# [SOLVED] Which one is faster np.vstack, np.append, np.concatenate or a manual function made in cython?

## Issue

I coded some program which updates a `numpy` list in each iteration and does some operations on it. the number of iterations depends on time. for example in 1 second, there might be 1000 to 2500 iterations. It means that the items in the numpy list wouldn’t be more than 2500 for running program for 1 second.

I had implemented a basic algorithm which I am not sure if it’s the fastest way to calculate `bonus`:

``````import numpy as np

cdef int[:, :] pl_list
cdef list pl_length
cdef list bonus
pl_list = np.array([[8, 7]], dtype=np.int32)

def modify(pl_list, pl_length):
cdef int k_const = 10
mean = np.mean(pl_list, axis=0)
mean = np.subtract(mean, pl_length)
dev = np.std(pl_list, axis=0)
mean / dev if dev != 0 else 0
mean / dev if dev != 0 else 0

bonus = -1 + (2 / (1 + np.exp(-k_const * mean)))
return list(bonus)

for i in range(2499): # I just simplified the loop. the main loop works like startTime - time.clock() < seconds
rand = np.random.randint(8, 64)
pl_length = [rand, rand-1]

pl_list = np.append(pl_list, [pl_length], axis=0)
bonus = modify(pl_list, pl_length)
``````

I was thinking of speed up this program using these ideas:

1. using `np.vstack`, `np.stack` or maybe `np.concatenate` instead of `np.append(pl_list, [pl_length])`.(which one might be faster?)
2. Using self-made functions to calculate the np.std, np.mean like this (because iterating in memoryviews are so fast in cython):

`cdef int i,sm = 0`
`for i in range(pl_list.shape):`
`sm += pl_list[i]`
`mean = sm/pl_list.shape`

3. I was also thinking of defining a static length(like 2500) for memoryviews, so I wouldn’t need to use `np.append` and I can build a queue structure on that numpy list. (How about Queue library? Is that faster than numpy lists in such operations?)
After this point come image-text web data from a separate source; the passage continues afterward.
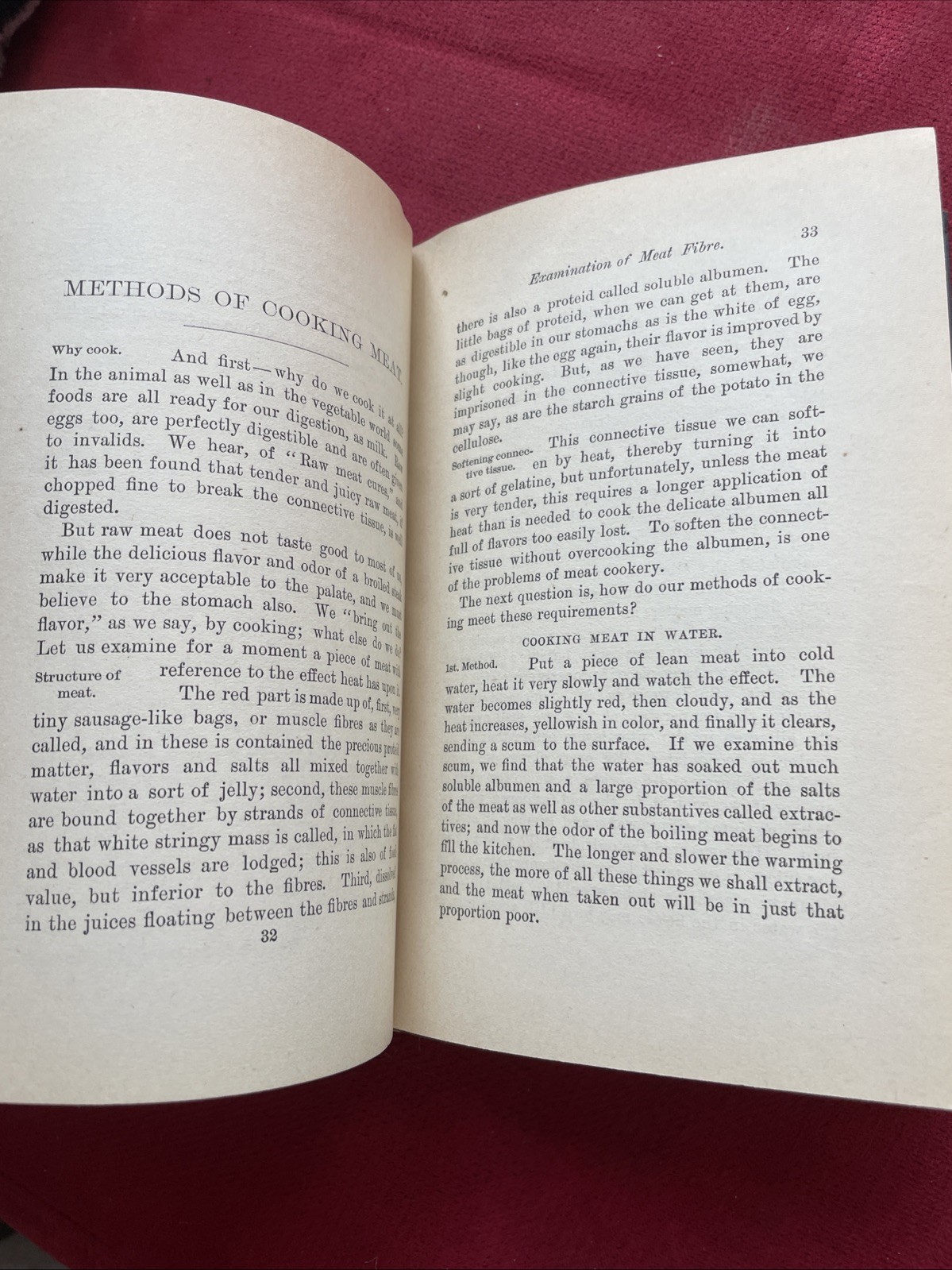 Practical Sanitary and Economic Cooking ABEL 1890 1st Ed Nutrition RARE ORIG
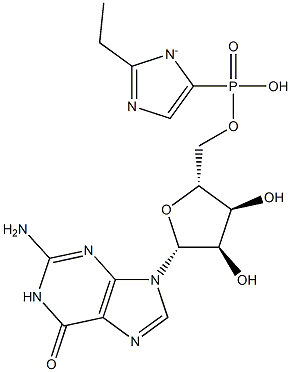 guanosine 5'-phospho-2-ethylimidazolide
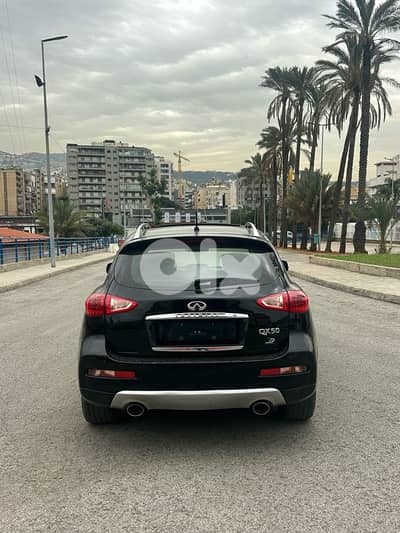 Infiniti Qx 50 MY 2018 From Rymco 86000 km only !!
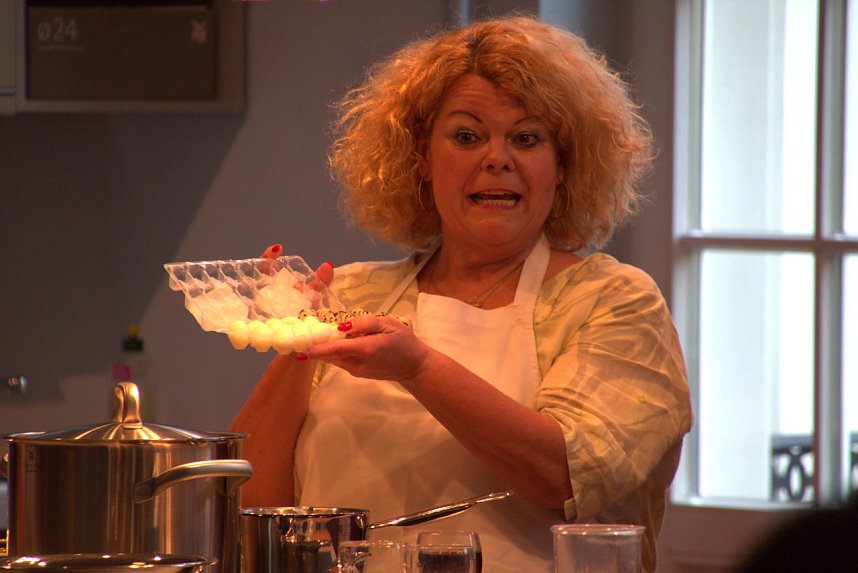 Theaterfest und Kochshow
Sorry if my questions are too many and complicated. I’m just trying to get the best possible performance in speed.

## Solution

Ignoring for the `modify` function, the core of your loop is:

``````pl_list = np.array([[8, 7]], dtype=np.int32)
....

for i in range(2499):
....
pl_list = np.append(pl_list, [pl_length], axis=0)
...
``````

As a general rule we discourage the use of `np.concatenate`, and its derivatives, in a loop. It is faster to append to a list, and do the concatenate once at the end. (more on that later)

Is `pl_list` a list or an array? By name it is a list, but as created it is an array. I haven’t studied `modify` to see whether it requires an array or list.

Look at the source code for functions like `np.append`. The base function is `np.concatenate`, which takes a list, and joins them into a new array along the specified axis. In other words, it works well with a long list of arrays.

`np.append` replaces that list input with 2 arguments. So it has to be applied iteatively. And that is slow. Each append creates a new array.

`np.hstack` just makes sure the list elements are atleast 1d, `np.vstack` makes them 2d, `stack` adds a dimension, etc. So basically they all do the same thing, with minor tweaks to the inputs.

The other model is to allocate a large enough array to start with, e.g. `res = np.zeros((n,2))`, and insert values at `res[i,:] = new_value`. Speeds are about the same as the list append approach. This model can be moved to `cython` and `typed memoryviews` for a (potentially) big speed improvement.